I am getting the same exact problem. @r-funke Are you able to fix it or get around it?

tuky191 commented 2 years ago

While working on the project, I've also encountered this problem. Compiled a pulsar (2.7.2) from source so I could debug the sql-worker.

When using the json schema, go client marshals the Pulsar's message Value into json([]byte) and sends it to pulsar. The names of the columns are decided at this point based on the json tags (if present) or the names of struct's data fields(if not).

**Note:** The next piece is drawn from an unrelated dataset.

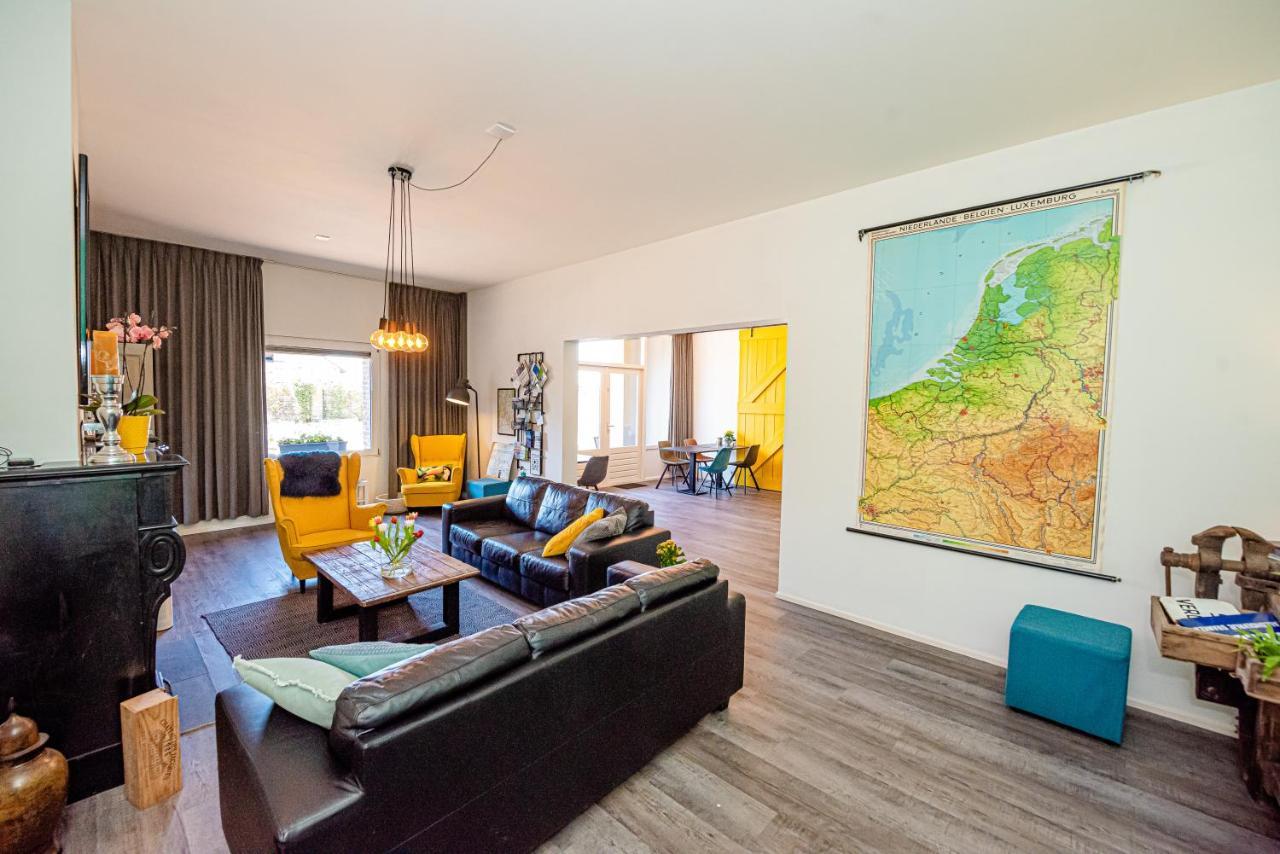 Bed & Breakfast Ohe En Laak Екстер'єр фото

Your schema has to reflect this. In other words, if your column's name is 'id' after marshalling, it HAS to be also 'id' in the AVRO schema. If it would be 'ID' as in schema_test then this discrepancy breaks the presto-sql queries.

Not working

type testJSON struct {
    ID   int    `json:"id"`
    Name string `json:"name"`
}
 exampleSchemaDef = "{\"type\":\"record\",\"name\":\"Example\",\"namespace\":\"test\"," +
        "\"fields\":[{\"name\":\"ID\",\"type\":\"int\"},{\"name\":\"Name\",\"type\":\"string\"}]}"
presto> select * from pulsar."public/default".goJson;
  id  | name | __partition__ |     __event_time__      |    __publish_time__     | __message_id__ | __sequence_id__ | __producer_name__ | __key_>
------+------+---------------+-------------------------+-------------------------+----------------+-----------------+-------------------+------->
 NULL | NULL |            -1 | 2339-03-21 22:18:14.838 | 2022-09-10 17:42:06.748 | (10,0,0)       |               0 | standalone-0-0    | NULL  >
(1 row)

Query 20220910_174314_00000_zqxmh, FINISHED, 1 node
Splits: 18 total, 18 done (100.00%)
0:02 [1 rows, 90B] [0 rows/s, 46B/s]

Working

type testJSON struct {
    ID   int    `json:"id"`
    Name string `json:"name"`
}

exampleSchemaDef = "{\"type\":\"record\",\"name\":\"Example\",\"namespace\":\"test\"," +
        "\"fields\":[{\"name\":\"id\",\"type\":\"int\"},{\"name\":\"name\",\"type\":\"string\"}]}"
presto> select * from pulsar."public/default".go_json;
 id  |  name  | __partition__ |     __event_time__      |    __publish_time__     | __message_id__ | __sequence_id__ | __producer_name__ | __key>
-----+--------+---------------+-------------------------+-------------------------+----------------+-----------------+-------------------+------>
 120 | pulsar |            -1 | 2339-03-21 22:18:14.838 | 2022-09-10 17:45:37.752 | (13,0,0)       |               0 | standalone-0-3    | NULL >
 120 | pulsar |            -1 | 2339-03-21 22:18:14.838 | 2022-09-10 17:45:40.231 | (13,1,0)       |               0 | standalone-0-4    | NULL >
(2 rows)

Query 20220910_174546_00002_zqxmh, FINISHED, 1 node
Splits: 18 total, 18 done (100.00%)
0:00 [2 rows, 270B] [5 rows/s, 707B/s]

Verified this works also on the pulsar:latest (2.10.1).